= Lynn Fausett =

American painter

Lynn Fausett February 27, 1894 – August 27, 1977) was an American painter. He attended and later became president of the Art Students League in New York City. He painted murals in the Nebraska State Capitol and St. Bartholomew's Church. Fausett is also the muralist of The First Meeting of the Primary Association depicting the establishment of the Primary Association in the Farmington Rock Chapel for the Church of Jesus Christ of Latter-day Saints (LDS Church).

==Early life==
Lynn Fausett was born on February 27, 1894, in Price, Utah Territory, to George A. Fausett and Helen Josephine Bryner. He was the oldest of their eight children. He attended public schools in Carbon County, Utah. Fausett began painting at a young age. He painted set designs for theater shows and entered his art in county fairs and art shows. Fausett lived in Price until he finished 10th grade. He then began studying at Brigham Young High School in 1910. Two years later he graduated with a diploma in art and manual training. He went back to school for another year and graduated from Carbon County High School in 1913 having studied geology and mathematics. While in school, he was involved in football and the school newspaper. He also played the clarinet. Fausett's brother, Dean, was also a painter.
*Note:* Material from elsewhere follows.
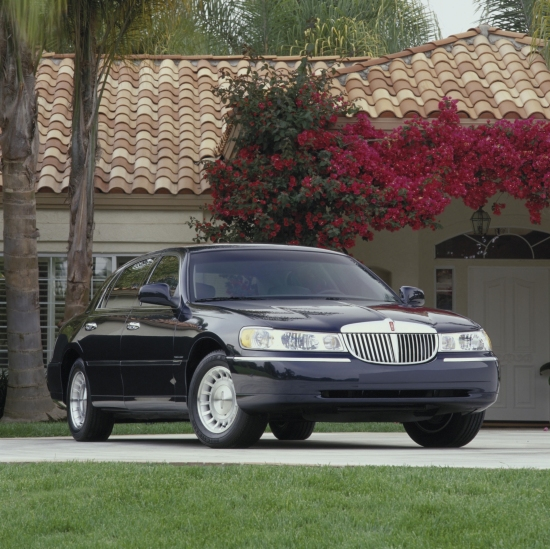 2001 Lincoln Town Car Review Ratings Specs Prices And Photos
He married Helen Elizabeth Wessells on September 15, 1925. She, too, was an artist. However, the couple later divorced. He married Fiametta Rhead on September 7, 1940.

==Career==
After graduating high school, Fausett taught in Hiawatha, Utah. He attended the University of Utah from 1913 to 1914, studying mining engineering. Fausett enlisted in the United States Navy during World War I from 1916 to 1920. Fausett was the recipient of the Meritorious Service Award during World War II to honor his work as an art director.

In 1922, he went to New York City to study at the Art Students League. He specialized in murals. Fausett remained in New York for 16 years to work his art. To support himself, he worked in a mural studio and the night shift at the New York Bus Company. In 1932, he was named the president of the Art Students League. During his administration, board members could only serve for three years; this limitation is still in practice today. While he was in New York, Fausett also traveled to Germany and Italy to study mosaics, and to France to learn from fresco paintings. In his own painting, he used gouache and tempera mixed with oil paints.

In 1938, Fausett returned to Price. That same year, he was in Who's Who in New York, and he later was included in the Who's Who in America in 1940. After 1942, Fausset painted historical subjects and depicted landscapes of life on the ranch, cattle drives, and Utah canyons. He became well known for his western landscapes. He worked on murals for buildings including the Nebraska State Capitol and St. Bartholomew's Church. He also worked on murals that were sponsored by the Works Progress Administration, and for the City Hall in Price. Eddington painted a mural depicting the establishment of the Primary.

In 1941, Fausett painted a mural, The First Meeting of the Primary Association depicting the establishment of the Primary Association in the Farmington Rock Chapel for the LDS Church. The piece was commissioned by May Green Hinckley. He also produced murals for the This Is the Place Heritage Park.

Fausett died August 27, 1977, in Salt Lake City. He is buried in Price.